**課題**
**a.** 阿弥陀経についての文章のうち、「法華経と浄土三部経(阿弥陀経が出世本懐経である根拠)」から「阿弥陀仏の世界を説かれ始めた。」を含むところまでを書き写してください。
**b.** 阿弥陀経についての文章に基づいて、次の問いに答えてください。
(i) 釈迦が仏の覚りを開かれたのは何歳のときですか。
(ii) 舎利弗は阿弥陀経の中で何回呼びかけられていますか。
(iii) 阿弥陀仏を聞きにきた菩薩達は、誰をはじめとしていましたか。

==== 提供テキスト ====

法華経と浄土三部経(阿弥陀経が出世本懐経である根拠)
阿弥陀経は一切経の中で無問自説の経と
呼ばれている。
無問自説が阿弥陀経の最大の特徴と
なっている。
弟子達の誰の問いを待たずに釈迦が自ら説かれたのだ。
これはどういう理由があってのことだろうか。
①阿弥陀経は釈迦が誰の問いもなく、
自ら舎利弗尊者をお呼びになって、
阿弥陀仏の世界を説かれ始めた。
問わず語りである。
これは余程、釈尊はご機嫌が良かったからに
違いない。
それもそのはず。
阿弥陀経の内容は、釈迦が35歳、
仏の覚りを開かれてより、
本師本仏の阿弥陀仏のこと一つ
説かれたかった。
正にその時が来たのだ。
②智慧第一の舎利弗が
阿弥陀経の中で36回も呼びかけられながら、
一言も返答はないのである。
こんな失礼なことはない。
しかし、釈迦は叱ってはおられない。
それは、阿弥陀経の内容が
どんなに智恵第一といわれた舎利弗尊者でさえ、
おどろきあきれて、一言も発せることが
できなかったのだ。
人間の自力の智慧の限界をはるかに
超えているということである。
③また、阿弥陀仏の説法の相手は
十方衆生すべてであった。
阿弥陀仏を聞きにきた人は
十大弟子をはじめとする弟子達
文殊・弥勒をはじめとする菩薩達
その他、諸天大衆と
男女・貴賎を問わず、すべての人であった。
十方衆生に
「この阿弥陀経を聞かなかったなら
仏教を聞いたことにはならないぞ」
と説き聞かせられたのである。
親鸞聖人は
「この『経』(阿弥陀経)は
大乗修多羅のなかの無問自説経なり。
しかれば如来、世に興出したまふゆえは、
恒沙の諸仏の証護の正意、
ただこれにあるなり。」

==== 記録データ ====

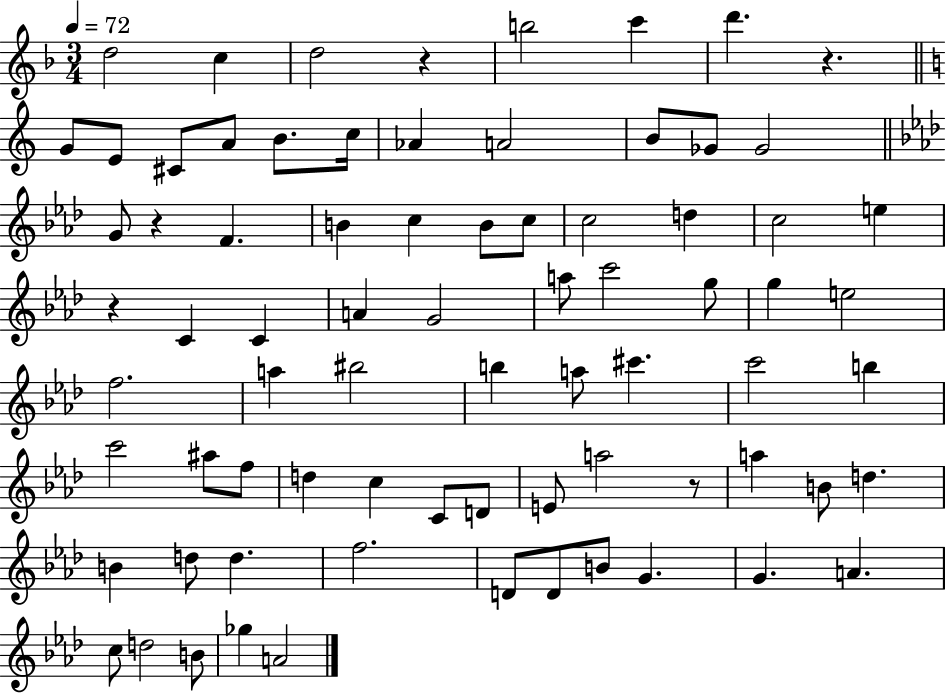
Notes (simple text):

D5/h C5/q D5/h R/q B5/h C6/q D6/q. R/q. G4/e E4/e C#4/e A4/e B4/e. C5/s Ab4/q A4/h B4/e Gb4/e Gb4/h G4/e R/q F4/q. B4/q C5/q B4/e C5/e C5/h D5/q C5/h E5/q R/q C4/q C4/q A4/q G4/h A5/e C6/h G5/e G5/q E5/h F5/h. A5/q BIS5/h B5/q A5/e C#6/q. C6/h B5/q C6/h A#5/e F5/e D5/q C5/q C4/e D4/e E4/e A5/h R/e A5/q B4/e D5/q. B4/q D5/e D5/q. F5/h. D4/e D4/e B4/e G4/q. G4/q. A4/q. C5/e D5/h B4/e Gb5/q A4/h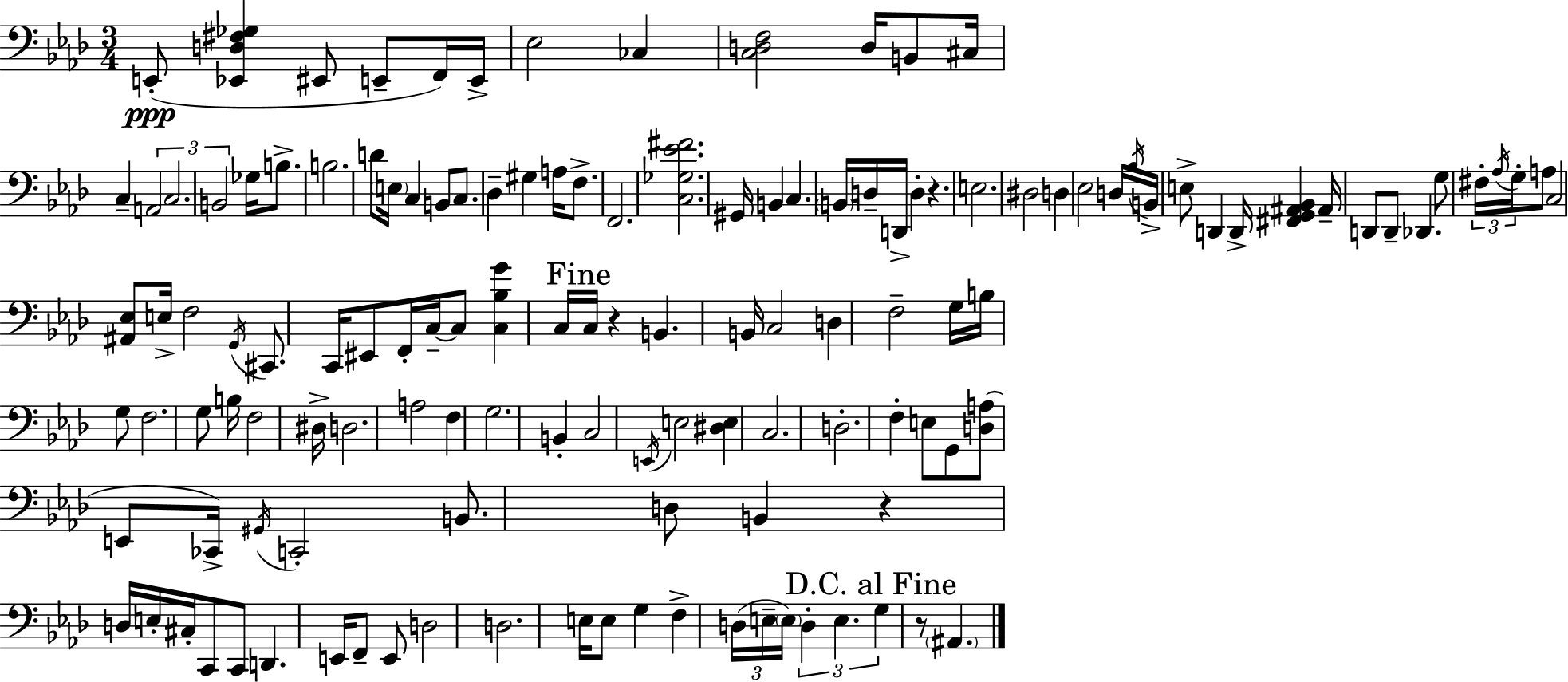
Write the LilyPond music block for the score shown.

{
  \clef bass
  \numericTimeSignature
  \time 3/4
  \key f \minor
  \repeat volta 2 { e,8-.(\ppp <ees, d fis ges>4 eis,8 e,8-- f,16) e,16-> | ees2 ces4 | <c d f>2 d16 b,8 cis16 | c4-- \tuplet 3/2 { a,2 | \break c2. | b,2 } ges16 b8.-> | b2. | d'8 \parenthesize e16 c4 b,8 c8. | \break des4-- gis4 a16 f8.-> | f,2. | <c ges ees' fis'>2. | gis,16 b,4 c4. \parenthesize b,16 | \break d16-- d,16-> d4-. r4. | e2. | dis2 d4 | ees2 d16 \acciaccatura { bes16 } b,16-> e8-> | \break d,4 d,16-> <fis, g, ais, bes,>4 ais,16-- d,8 | d,8-- des,4. g8 \tuplet 3/2 { fis16-. | \acciaccatura { aes16 } g16-. } a8 c2 | <ais, ees>8 e16-> f2 \acciaccatura { g,16 } | \break cis,8. c,16 eis,8 f,16-. c16--~~ c8 <c bes g'>4 | c16 \mark "Fine" c16 r4 b,4. | b,16 c2 d4 | f2-- g16 | \break b16 g8 f2. | g8 b16 f2 | dis16-> d2. | a2 f4 | \break g2. | b,4-. c2 | \acciaccatura { e,16 } e2 | <dis e>4 c2. | \break d2.-. | f4-. e8 g,8 | <d a>8( e,8 ces,16->) \acciaccatura { gis,16 } c,2-. | b,8. d8 b,4 r4 | \break d16 e16-. cis16-. c,8 c,8 d,4. | e,16 f,8-- e,8 d2 | d2. | e16 e8 g4 | \break f4-> \tuplet 3/2 { d16( e16-- \parenthesize e16) } \tuplet 3/2 { d4-. e4. | \mark "D.C. al Fine" g4 } r8 \parenthesize ais,4. | } \bar "|."
}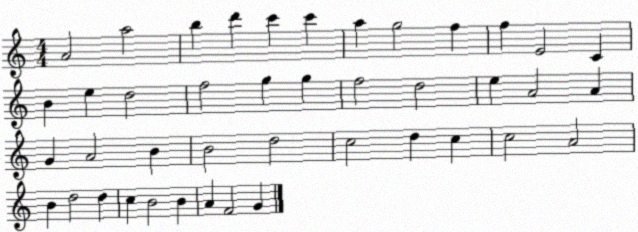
X:1
T:Untitled
M:4/4
L:1/4
K:C
A2 a2 b d' c' c' a g2 f f E2 C B e d2 f2 g g f2 d2 e A2 A G A2 B B2 d2 c2 d c c2 A2 B d2 d c B2 B A F2 G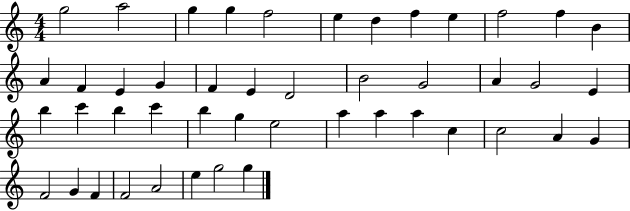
X:1
T:Untitled
M:4/4
L:1/4
K:C
g2 a2 g g f2 e d f e f2 f B A F E G F E D2 B2 G2 A G2 E b c' b c' b g e2 a a a c c2 A G F2 G F F2 A2 e g2 g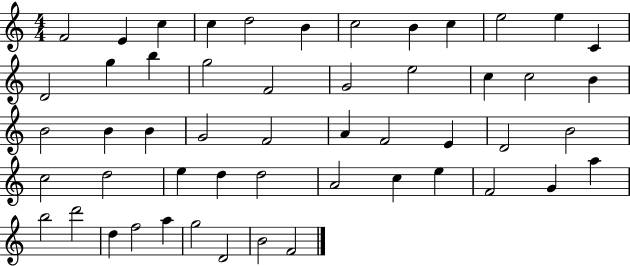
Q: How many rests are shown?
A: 0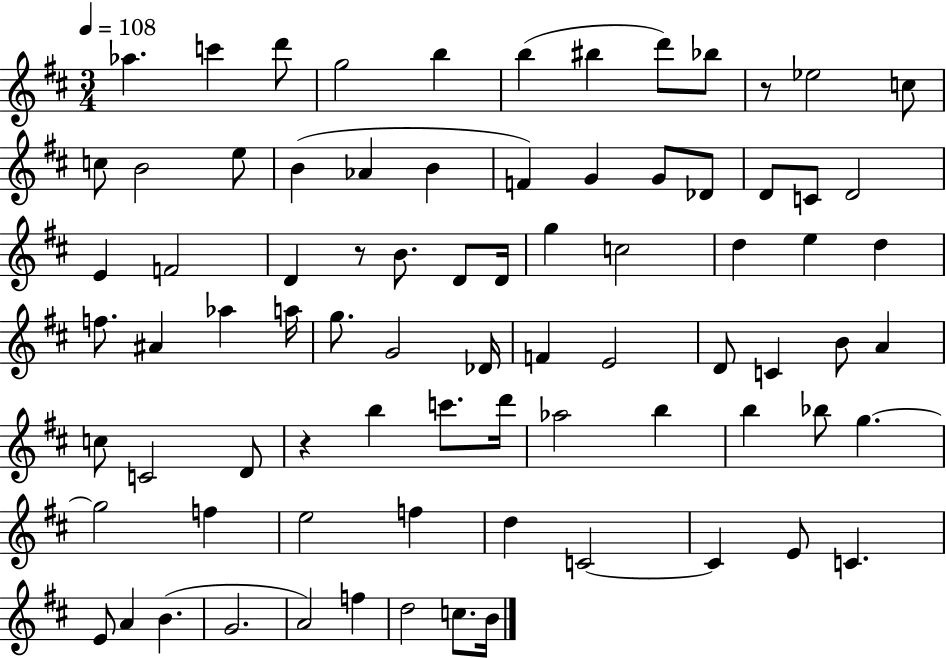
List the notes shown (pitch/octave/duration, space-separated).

Ab5/q. C6/q D6/e G5/h B5/q B5/q BIS5/q D6/e Bb5/e R/e Eb5/h C5/e C5/e B4/h E5/e B4/q Ab4/q B4/q F4/q G4/q G4/e Db4/e D4/e C4/e D4/h E4/q F4/h D4/q R/e B4/e. D4/e D4/s G5/q C5/h D5/q E5/q D5/q F5/e. A#4/q Ab5/q A5/s G5/e. G4/h Db4/s F4/q E4/h D4/e C4/q B4/e A4/q C5/e C4/h D4/e R/q B5/q C6/e. D6/s Ab5/h B5/q B5/q Bb5/e G5/q. G5/h F5/q E5/h F5/q D5/q C4/h C4/q E4/e C4/q. E4/e A4/q B4/q. G4/h. A4/h F5/q D5/h C5/e. B4/s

====

**各課題の解答**
**a.**
法華経と浄土三部経(阿弥陀経が出世本懐経である根拠)
阿弥陀経は一切経の中で無問自説の経と
呼ばれている。
無問自説が阿弥陀経の最大の特徴と
なっている。
弟子達の誰の問いを待たずに釈迦が自ら説かれたのだ。
これはどういう理由があってのことだろうか。
①阿弥陀経は釈迦が誰の問いもなく、
自ら舎利弗尊者をお呼びになって、
阿弥陀仏の世界を説かれ始めた。

**b.**
(i) 35歳
(ii) 36回
(iii) 文殊・弥勒